Женщина танцевала, звенели гитары. Он, щелкнув пальцами, велел, по-русски:
- Гитару мне! И шампанского, для всех, за мой счет!
Он скинул пиджак, бросил на стол запонки, сверкнувшие бриллиантами, и принял от цыгана гитару. Волк, сначала, хотел спеть «Барбару Аллен», но подумал, что женщина может не знать английского языка. Из русских песен он помнил только революционные, здесь они не годились. Зал затих. Волк провел пальцами по струнам:
- Она поймет, - уверил себя Макс, - не может не понять.
У него был глубокий, красивый баритон, белокурые волосы растрепались. Он смотрел прямо, не отводя от нее взгляда. Женщина, спокойно, поняла:
- Ему лет сорок. Это хорошо, с юношами, - она вспомнила мужей, - часто бывают, - Волкова поискала слово, - разочарования. Василию две недели понадобилось, чтобы у него хоть что-то стало выходить. Она полюбовалась решительным очерком крепкого подбородка: «У него затруднений не случится, понятно. Но какой красавец..., - женщина стояла, выпрямив спину, раскинув руки. Шаль тонкого кашемира переливалась серебром, ее глаза светились.
- La rosa enflorece, en el mes de mayo Mi alma s'escurece, sufriendo de amor...
- Моя душа страдает от любви к тебе, - женщина скрыла улыбку. Зал заревел: «Браво, браво!». Волк низко склонил голову и почувствовал, как его трогают за плечо.
- Милостивый государь, - шепнул хормейстер, - я слышал, что вы русский язык знаете..., Песня простая, я сам ее написал. Никто не устоит, - пообещал ему Пригожий, - а что вы о любви пели, это правильно. Сударыню тоже Любовь зовут.
- Любовь, - ласково подумал Волк, - другого имени у нее просто не может быть.
Цыганки опять запели.
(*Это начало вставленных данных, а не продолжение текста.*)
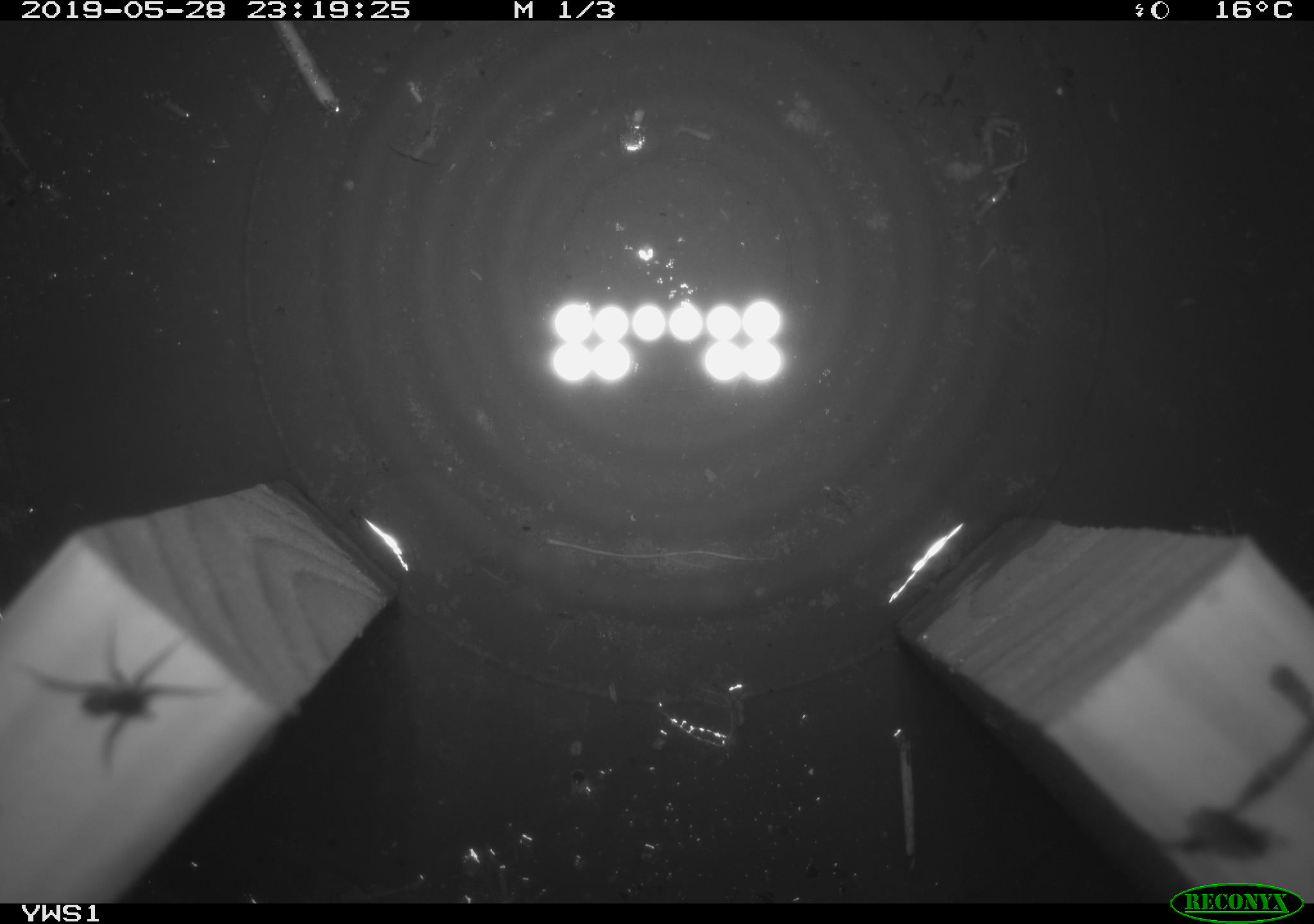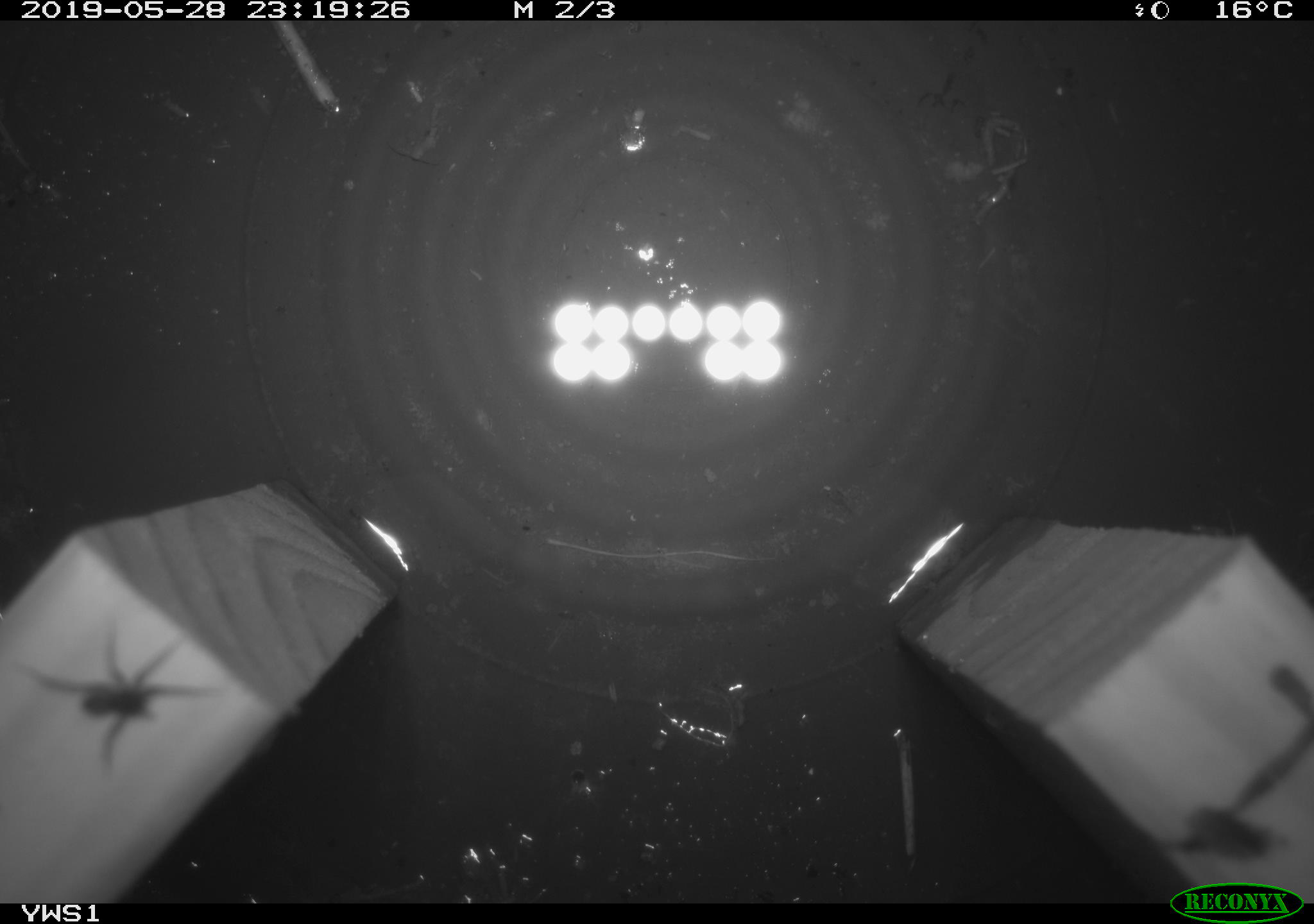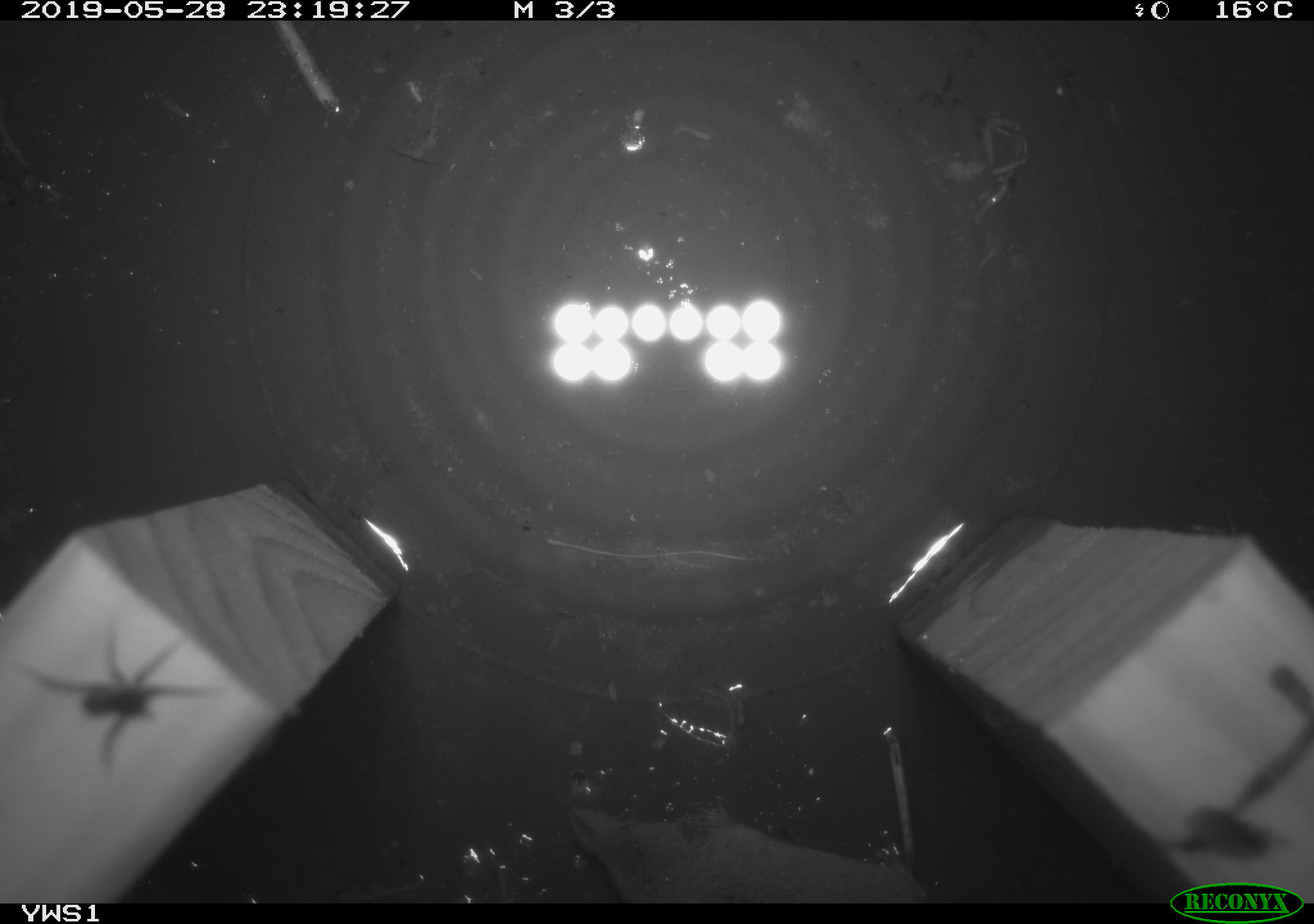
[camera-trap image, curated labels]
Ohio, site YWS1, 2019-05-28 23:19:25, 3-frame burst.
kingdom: Animalia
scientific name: Animalia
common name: animal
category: invertebrate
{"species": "invertebrate (animal) (Animalia)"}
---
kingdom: Animalia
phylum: Chordata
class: Mammalia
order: Eulipotyphla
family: Soricidae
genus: Sorex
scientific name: Sorex cinereus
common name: masked shrew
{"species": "masked shrew (Sorex cinereus)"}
Пригожий отвел его в угол зала, но Волк успел отодвинуть стул и усадить ее, осторожно, аккуратно, едва дыша. От женщины пахло цветущим, летним лугом, темно-красные губы немного приоткрылись. Он спохватился:
- Шампанского, сударыня..., Вина, или..., - она дрогнула темными, длинными ресницами. Официант, мгновенно появившийся у стола, налил ей кавказской минеральной воды, из запотевшей бутылки темно-зеленого стекла.
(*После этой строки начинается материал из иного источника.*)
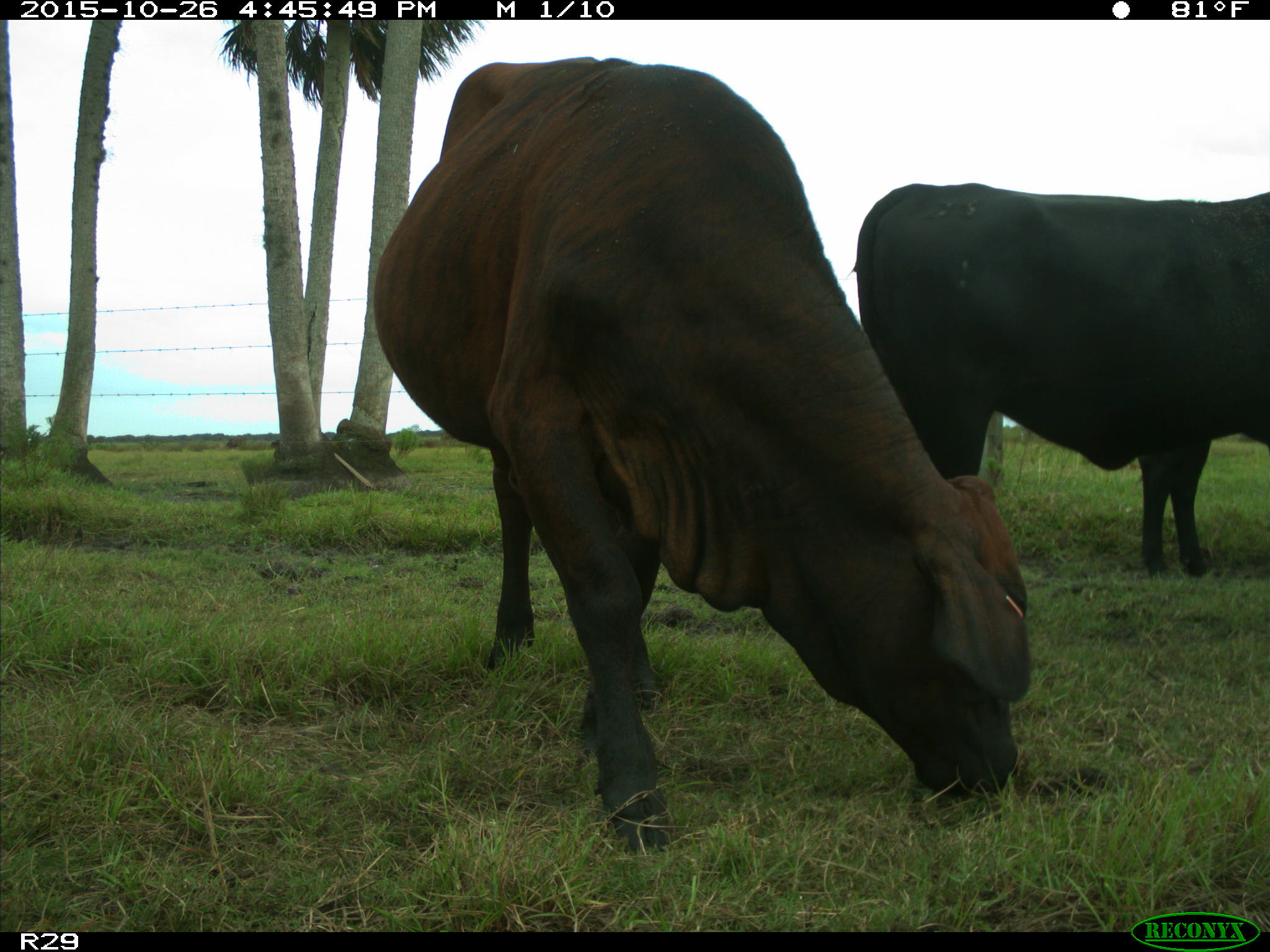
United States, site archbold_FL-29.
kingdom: Animalia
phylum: Chordata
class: Mammalia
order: Artiodactyla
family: Bovidae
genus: Bos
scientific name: Bos taurus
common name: domestic cow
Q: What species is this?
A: Bos taurus (domestic cow).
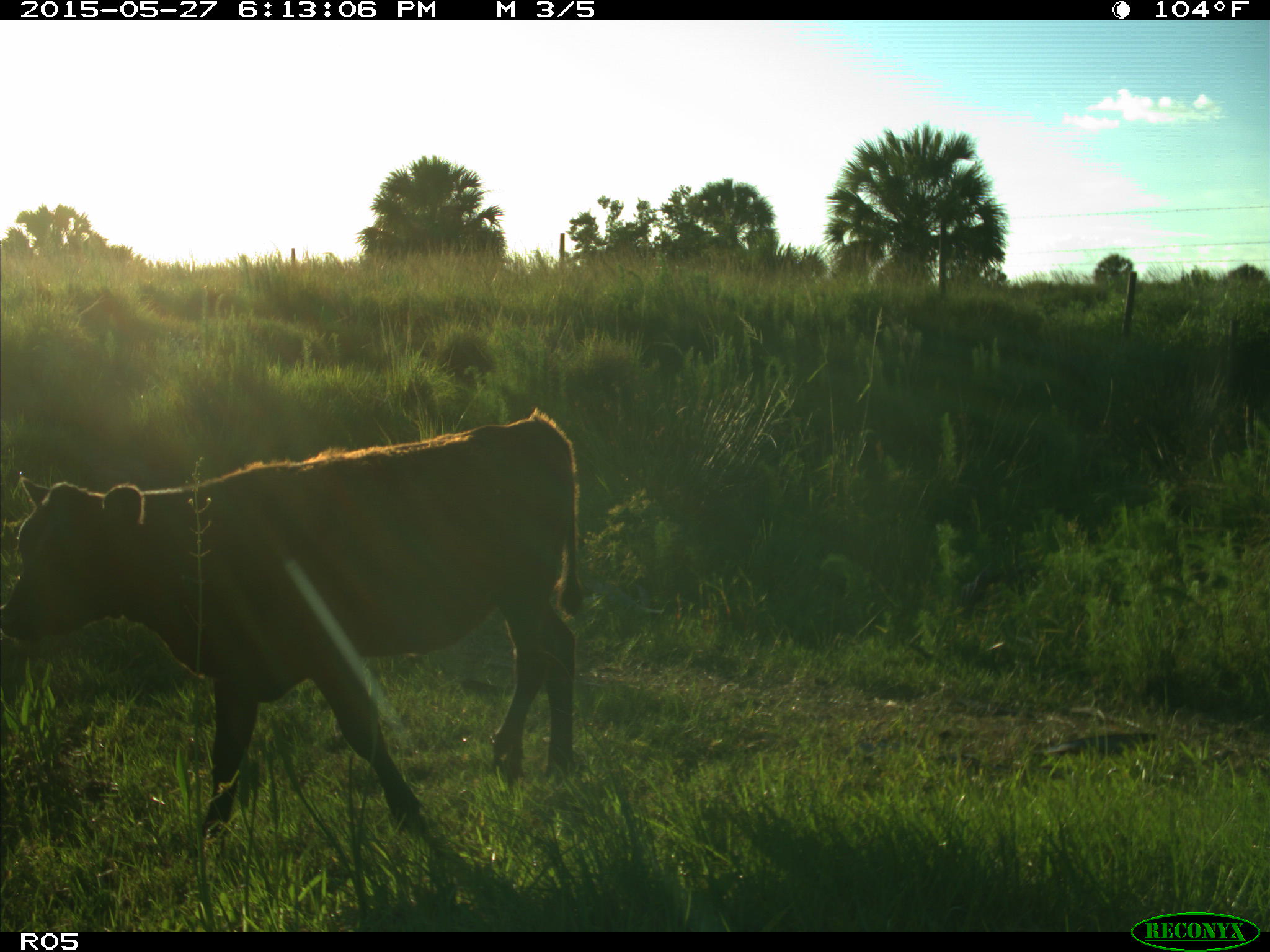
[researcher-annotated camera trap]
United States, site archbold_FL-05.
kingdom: Animalia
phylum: Chordata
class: Mammalia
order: Artiodactyla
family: Bovidae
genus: Bos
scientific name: Bos taurus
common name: domestic cow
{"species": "Bos taurus (domestic cow)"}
Крассовский сказал Любови Григорьевне, что бокал шампанского никакого вреда не принесет, однако женщина решила:
- Потом, на даче. Туда моэт привезли, и вино французское. Он почти не пил, я видела. Это хорошо, -она проводила глазами белокурую голову:
- Здоровый человек. Обручального кольца не носит, а лучше бы носил. С холостяком могут быть затруднения..., - пузырьки воды приятно покалывали губы. Любовь Григорьевна усмехнулась: «Когда станет понятно, что все получилось, я в Мисхор уеду, на дачу». Беломраморный особняк Волковых стоял в собственном парке, среди каштанов и роз, к морю вела гранитная лестница. На пляже возвели купальню, с полами муранской плитки и мозаичными стенами.